Interdiction de manifester à Pey Berland, et après?

Suite aux violences des dernières manifestations des « gilets jaunes », particulièrement à Paris, le premier Ministre Edouard Philippe a annoncé plusieurs mesures ce lundi, dont l’interdiction de manifester place Pey Berland à Bordeaux, et le départ du préfet de Gironde Didier Lallement pour Paris.

Un samedi marqué par des actes violents

Au moment où s’achève le Grand Débat National, le mouvement des « gilets jaunes » a voulu prouver sa détermination. 32 000 personnes ont été dénombrées partout en France (230 766 selon le décompte des « gilets jaunes »), contre 28 600 la semaine précédente.

Cette journée de mobilisation a été marquée par de nombreuses scènes de violences, en particulier à Paris, où 60 blessés et 192 interpellations ont été dénombrés. Boutiques vandalisées et pillées, dont le restaurant le Fouquet’s entièrement ravagé sur les Champs Elysées, kiosques à journaux et voitures en flammes, agences bancaires saccagées (dont l’une incendiée a mis en péril l’immeuble où le feu est monté dans les habitations des étages supérieurs)… A Bordeaux, une agence de la Société Générale a été saccagée près de la gare, et des échanges entre manifestants et forces de l’ordre ont éclaté en milieu d’après-midi. 25 interpellations ont eu lieu.

A l’issue de cette journée, le gouvernement s’est exprimé. Il souhaite désormais faire passer un message fort, celui de la fermeté.

Des mesures énoncées par le gouvernement

Le premier ministre Edouard Philippe l’a annoncé hier : le préfet de police de la préfecture de Paris, Michel Delpuech sera relevé de ses fonctions demain. Un message envoyé par l’exécutif, qui souhaite montrer sa fermeté face à la « faiblesse » du gouvernement dénoncée par l’opposition en marge de la manifestation de samedi. Pour le remplacer, Didier Lallement, préfet de Gironde, a été nommé. Pour l’heure, aucun nom n’a été annoncé pour lui succéder, à quelques jours de l’acte XIX des « gilets jaunes ».

Autre mesure forte et non moins symbolique annoncée par le gouvernement, l’interdiction de manifester dans plusieurs lieux sensibles, tel que les Champs-Elysée à Paris, la place du Capitole à Toulouse et la place Pey Berland à Bordeaux. « Dès samedi prochain, nous interdirons les manifestations se revendiquant des gilets jaunes dans les quartiers les plus touchés dès lors que nous aurons connaissance de la présence des ultras et de leur volonté de casser » a énoncé le premier ministre. Pour ce faire, de nouveaux moyens seront donnés aux forces de l’ordre, comme des drônes. L’usage des lanceurs de balles de défense (LBD) ne sera plus freinée : « Les polémiques sur l’usage des LBD ont conduit à ce que des consignes inappropriées soient passées pour réduire leur usage » a expliqué le chef du gouvernement. Les attroupements seront dispersés immédiatement, et Edouard Philippe l’a précisé lors du journal télévisé de France 2 de 20h hier, « Si nous avons une stratégie qui permet aux forces de l’ordre d’être plus mobiles, d’être plus dynamiques, d’être plus fermes, il y a plus de risques ».
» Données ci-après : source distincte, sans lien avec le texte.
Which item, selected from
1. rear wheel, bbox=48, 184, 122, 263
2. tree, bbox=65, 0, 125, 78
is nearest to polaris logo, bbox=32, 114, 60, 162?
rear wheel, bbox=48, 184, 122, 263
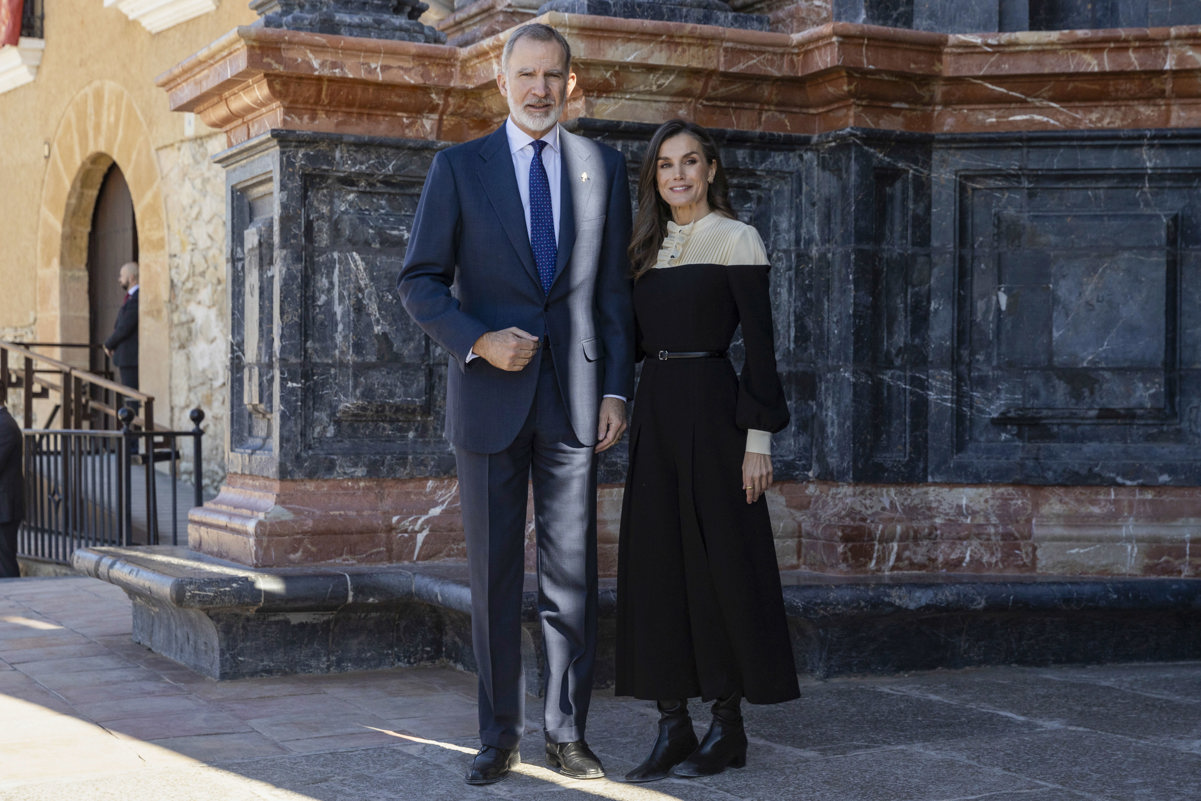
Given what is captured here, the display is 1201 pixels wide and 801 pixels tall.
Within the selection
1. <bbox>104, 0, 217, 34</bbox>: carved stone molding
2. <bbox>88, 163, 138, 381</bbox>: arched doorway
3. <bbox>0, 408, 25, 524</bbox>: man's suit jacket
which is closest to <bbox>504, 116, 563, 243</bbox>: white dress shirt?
<bbox>0, 408, 25, 524</bbox>: man's suit jacket

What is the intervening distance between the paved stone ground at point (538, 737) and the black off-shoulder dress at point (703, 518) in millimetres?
250

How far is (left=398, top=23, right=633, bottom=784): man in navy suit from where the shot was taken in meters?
3.69

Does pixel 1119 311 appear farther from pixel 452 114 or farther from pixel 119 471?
pixel 119 471

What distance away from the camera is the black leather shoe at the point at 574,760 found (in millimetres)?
3619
Le montant de la contravention encourue pour toute participation à une manifestation interdite passera de 38 euros à 135 euros.

Du côté des militants, une nouvelle journée de mobilisation s’organise samedi, tandis qu’environ 5000 personnes ont défilé aujourd’hui dans les rues de Bordeaux, dans le cadre d’un appel intersyndical pour dénoncer la politique « antisociale » du gouvernement.


Photographie prise lors de la manifestation des « gilets jaunes » à Bordeaux samedi 12 janvier 2018.